- _The task_
Start at the line with "Left rear driveshaft" and print every line through the end of the material below. Keep it exact and free of pictures.

- _Dataset records_
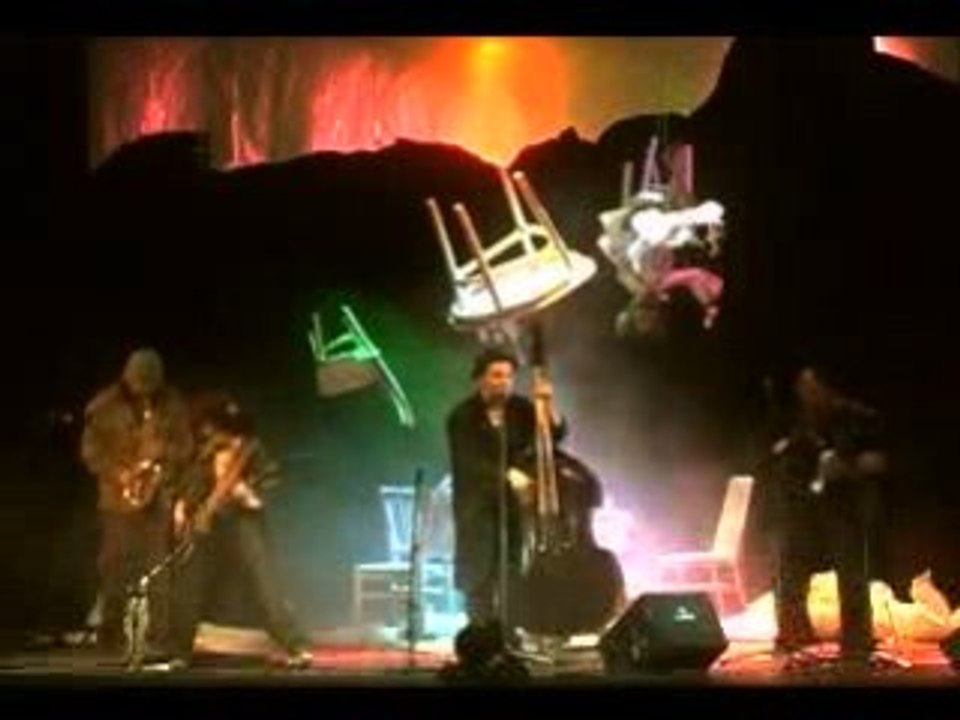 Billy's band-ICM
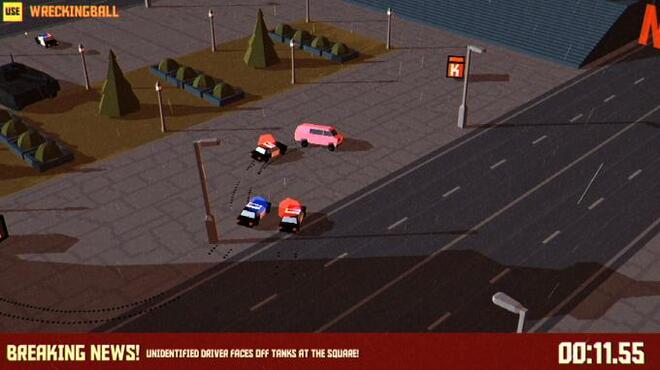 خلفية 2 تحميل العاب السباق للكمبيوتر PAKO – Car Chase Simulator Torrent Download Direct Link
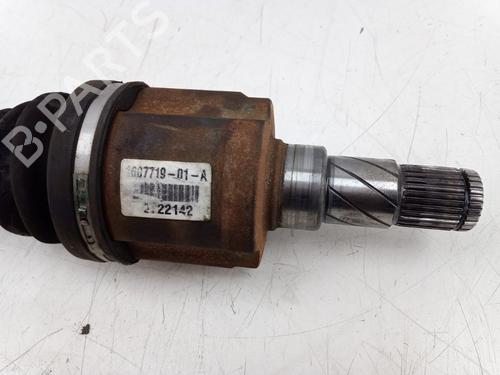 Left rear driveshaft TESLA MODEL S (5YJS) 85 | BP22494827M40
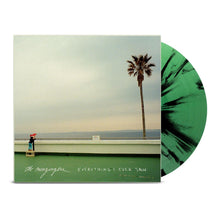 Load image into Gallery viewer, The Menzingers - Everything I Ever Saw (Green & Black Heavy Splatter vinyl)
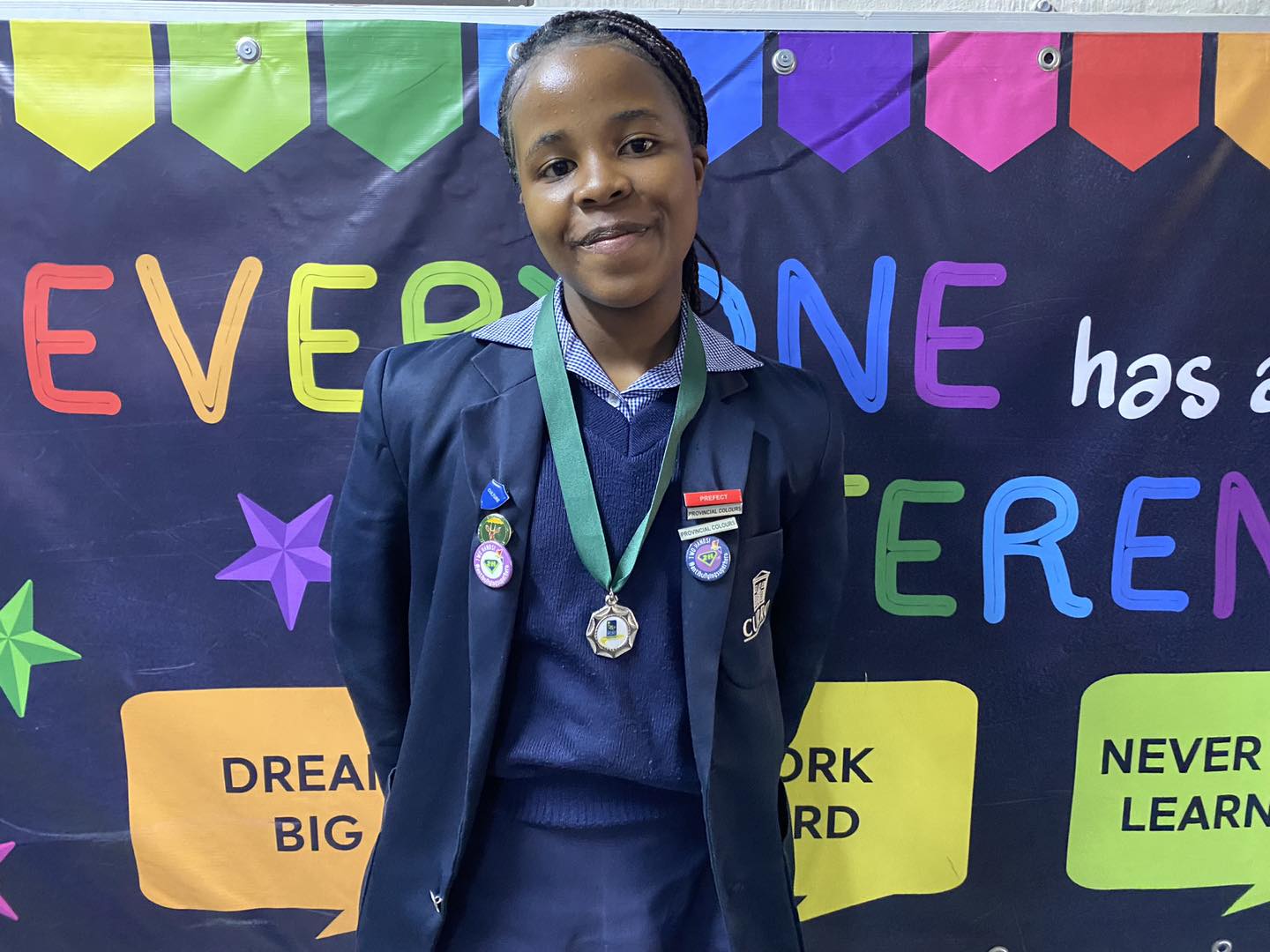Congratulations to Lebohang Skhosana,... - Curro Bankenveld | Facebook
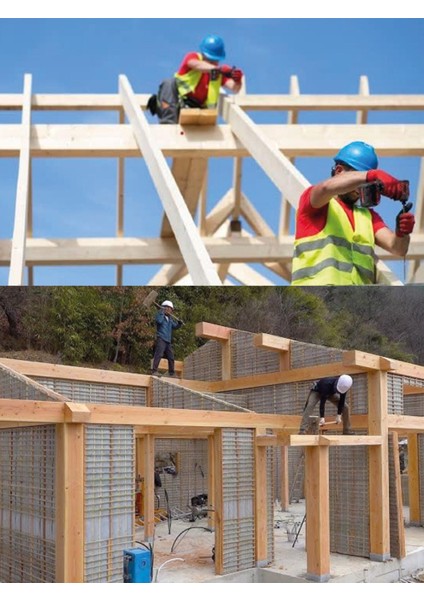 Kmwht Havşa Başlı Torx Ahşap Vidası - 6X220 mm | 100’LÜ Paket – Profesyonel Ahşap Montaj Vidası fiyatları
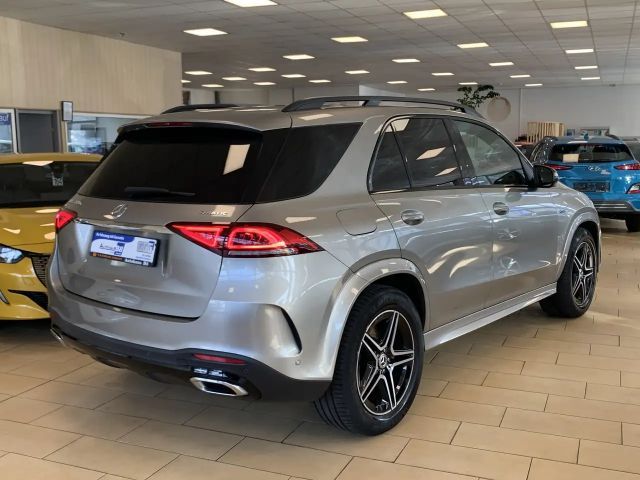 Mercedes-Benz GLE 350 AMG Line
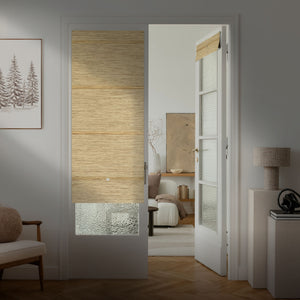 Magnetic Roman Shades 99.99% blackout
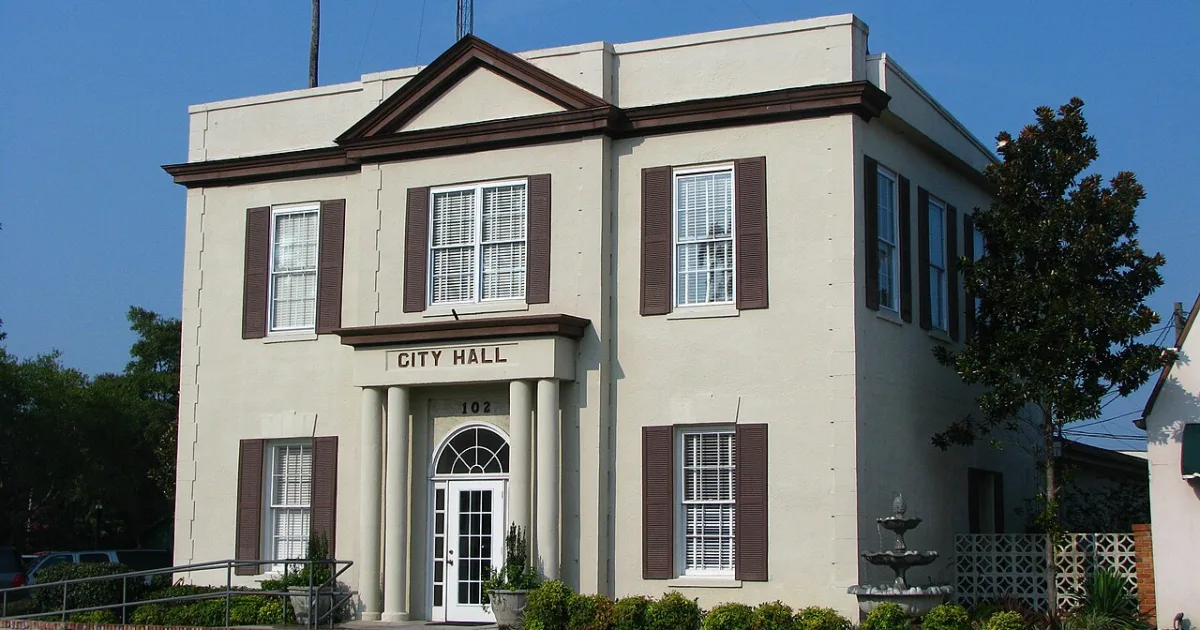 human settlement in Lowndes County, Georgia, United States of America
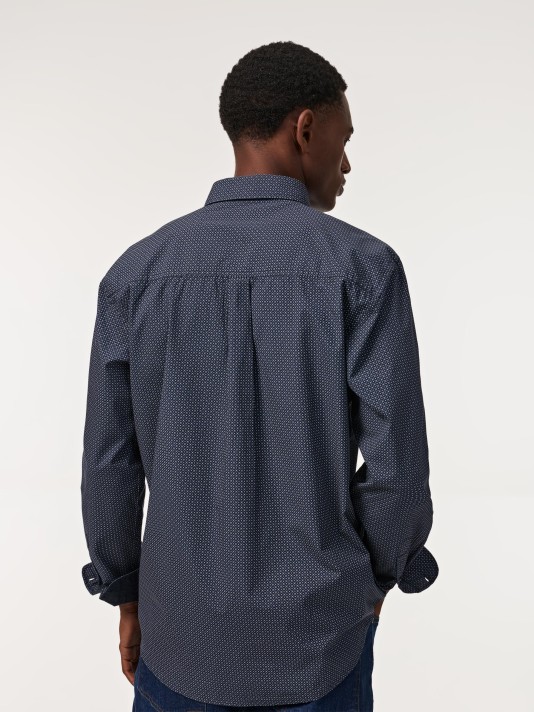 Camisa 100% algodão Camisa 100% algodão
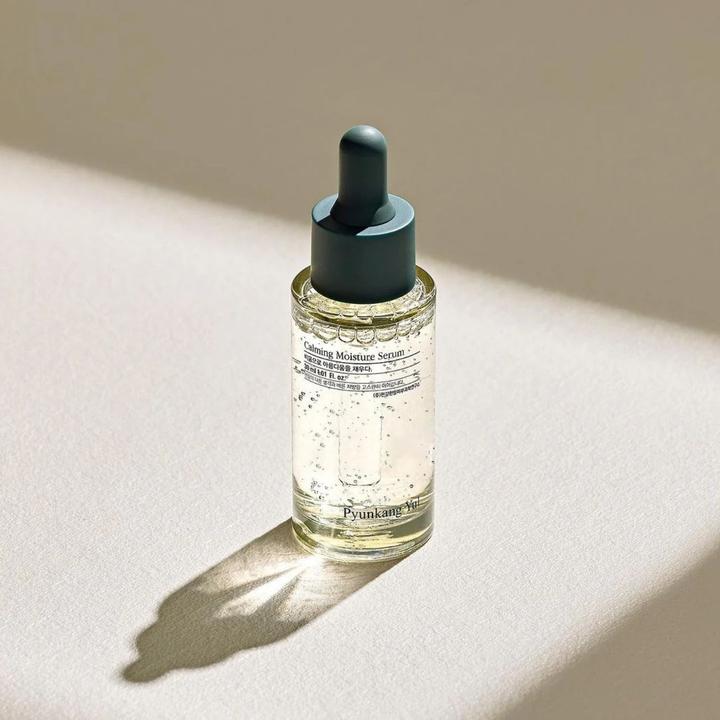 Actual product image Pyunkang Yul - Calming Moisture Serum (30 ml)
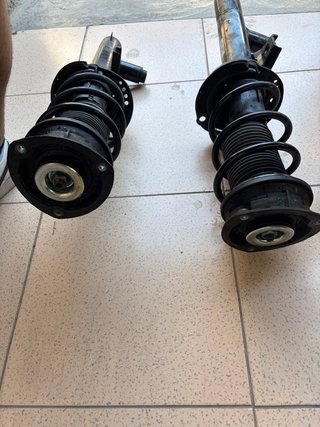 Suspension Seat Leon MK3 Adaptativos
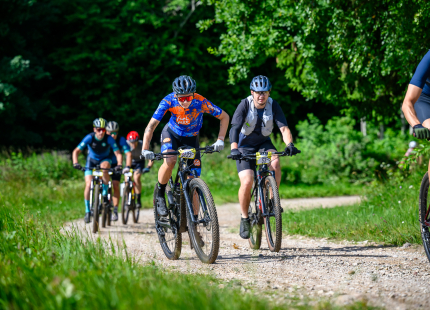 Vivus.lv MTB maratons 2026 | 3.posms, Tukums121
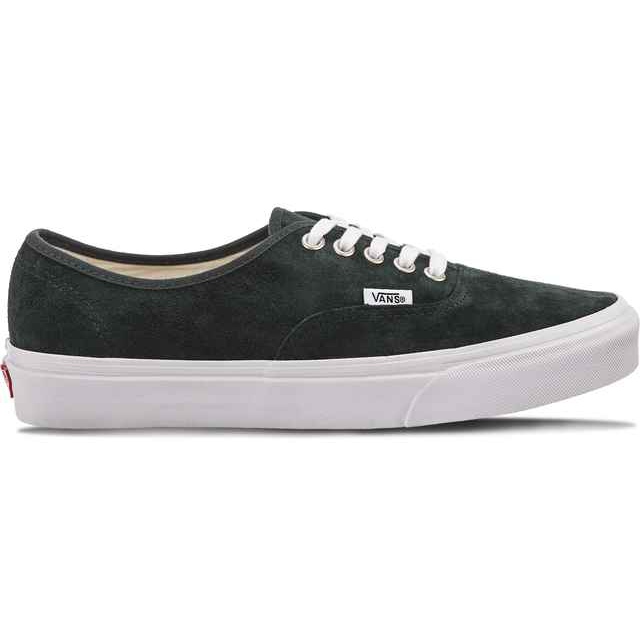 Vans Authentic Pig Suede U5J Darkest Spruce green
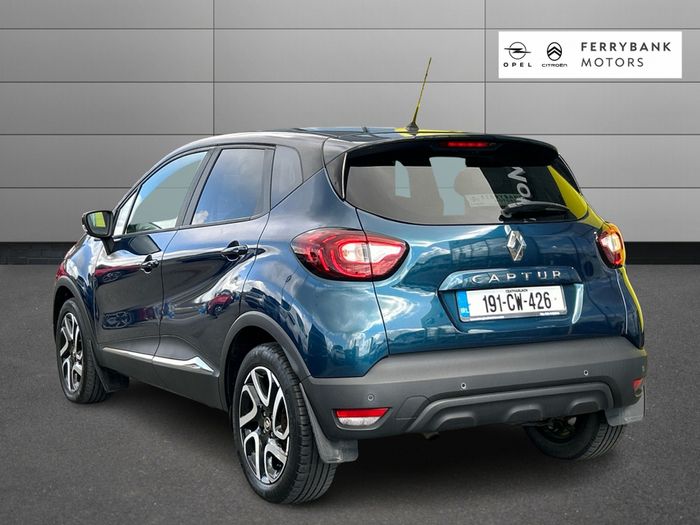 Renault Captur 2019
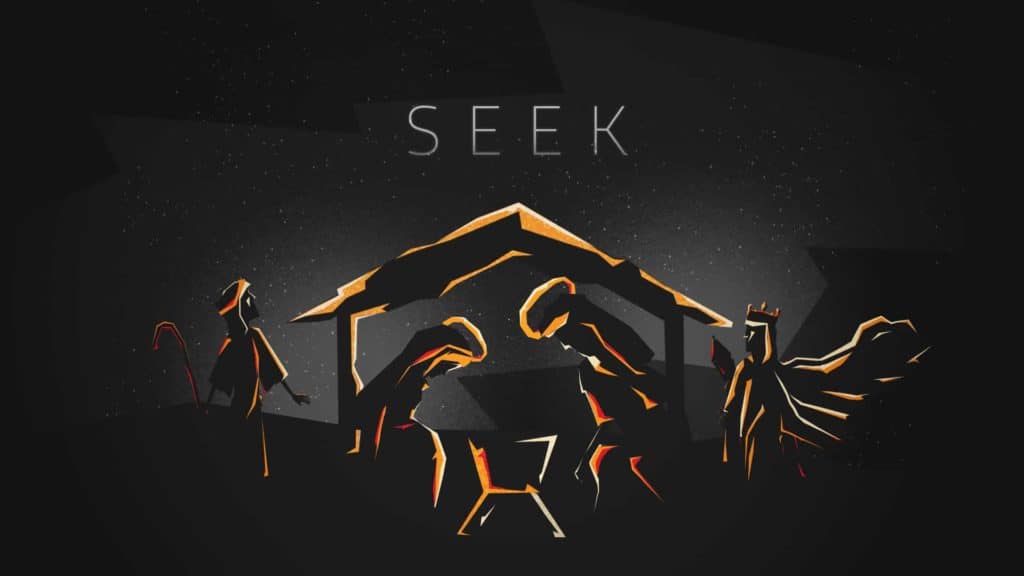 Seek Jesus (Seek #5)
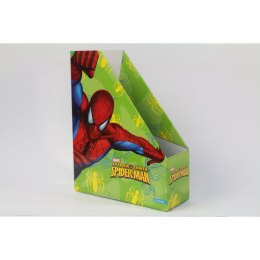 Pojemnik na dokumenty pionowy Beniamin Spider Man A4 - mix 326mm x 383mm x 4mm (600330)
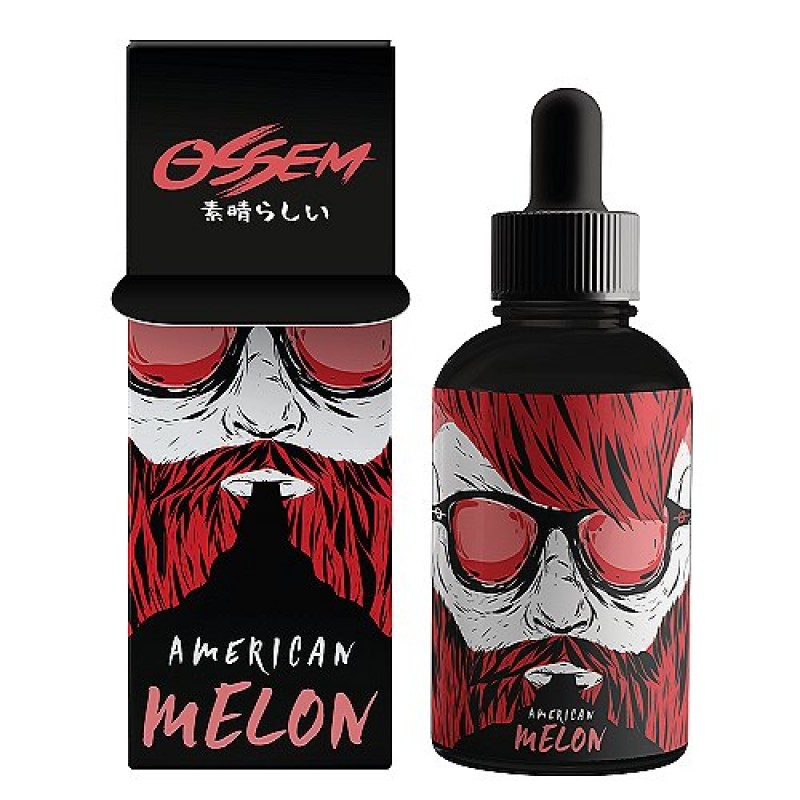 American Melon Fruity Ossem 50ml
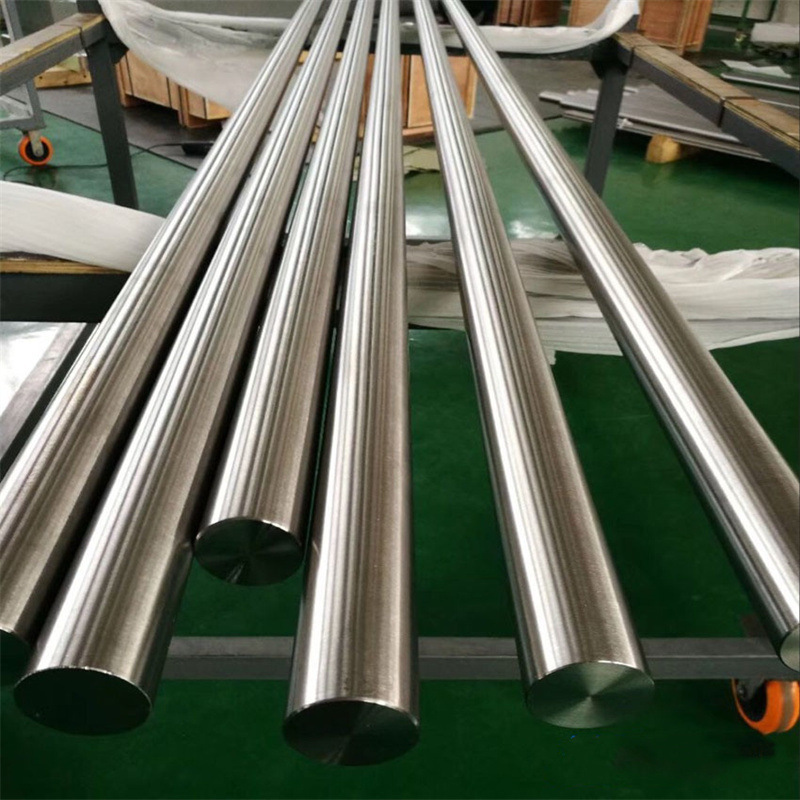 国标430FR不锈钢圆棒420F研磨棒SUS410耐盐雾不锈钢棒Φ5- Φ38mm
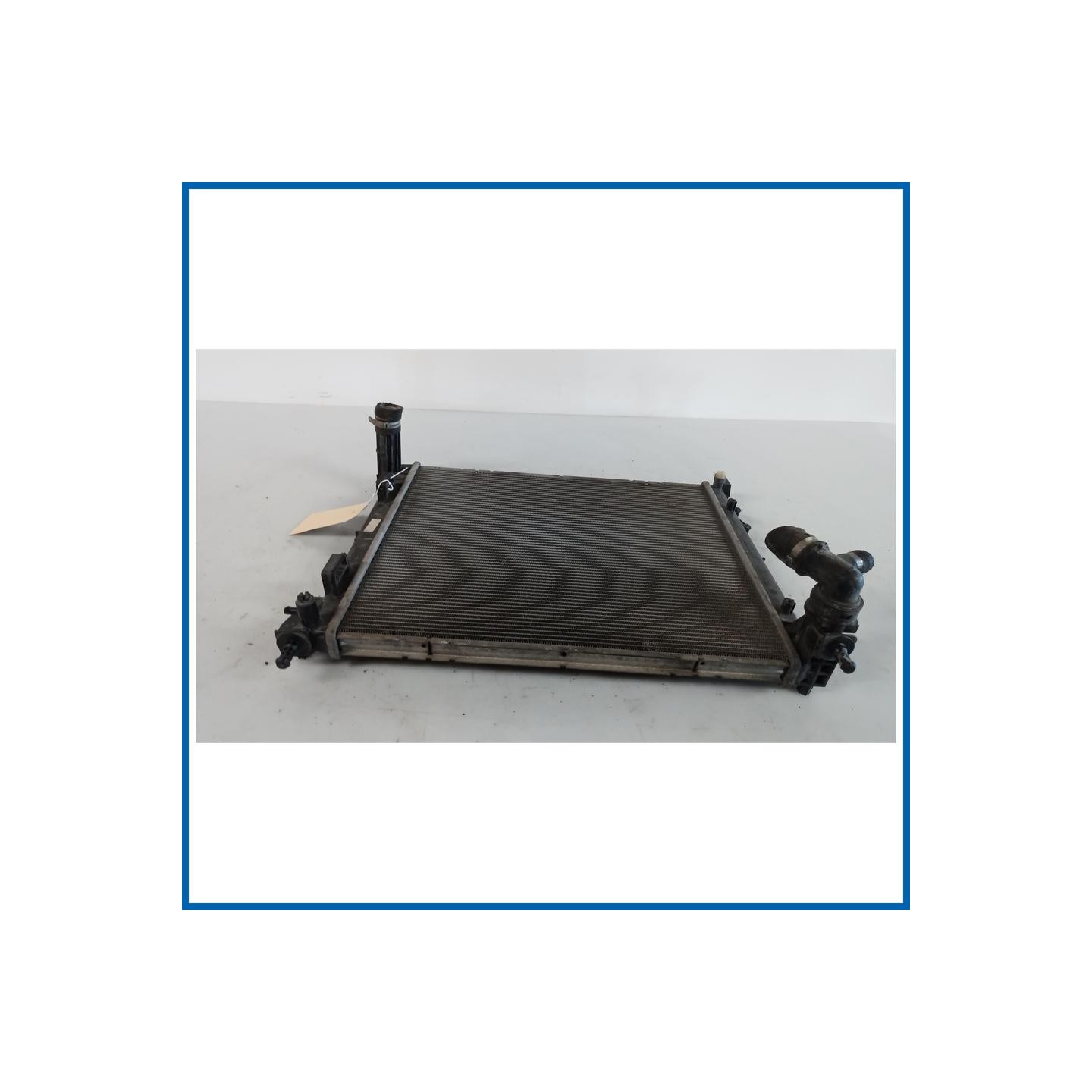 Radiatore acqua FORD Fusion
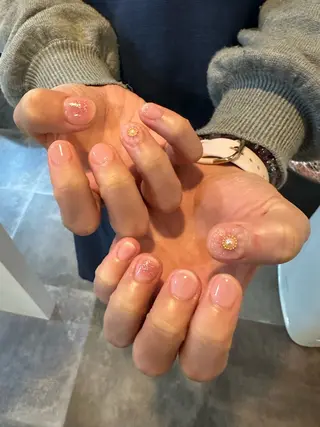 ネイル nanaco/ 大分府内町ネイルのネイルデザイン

- _Result of the exercise_
 Left rear driveshaft TESLA MODEL S (5YJS) 85 | BP22494827M40
 Load image into Gallery viewer, The Menzingers - Everything I Ever Saw (Green & Black Heavy Splatter vinyl)
Congratulations to Lebohang Skhosana,... - Curro Bankenveld | Facebook
 Kmwht Havşa Başlı Torx Ahşap Vidası - 6X220 mm | 100’LÜ Paket – Profesyonel Ahşap Montaj Vidası fiyatları
 Mercedes-Benz GLE 350 AMG Line
 Magnetic Roman Shades 99.99% blackout
 human settlement in Lowndes County, Georgia, United States of America
 Camisa 100% algodão Camisa 100% algodão
 Actual product image Pyunkang Yul - Calming Moisture Serum (30 ml)
 Suspension Seat Leon MK3 Adaptativos
 Vivus.lv MTB maratons 2026 | 3.posms, Tukums121
 Vans Authentic Pig Suede U5J Darkest Spruce green
 Renault Captur 2019
 Seek Jesus (Seek #5)
 Pojemnik na dokumenty pionowy Beniamin Spider Man A4 - mix 326mm x 383mm x 4mm (600330)
 American Melon Fruity Ossem 50ml
 国标430FR不锈钢圆棒420F研磨棒SUS410耐盐雾不锈钢棒Φ5- Φ38mm
 Radiatore acqua FORD Fusion
 ネイル nanaco/ 大分府内町ネイルのネイルデザイン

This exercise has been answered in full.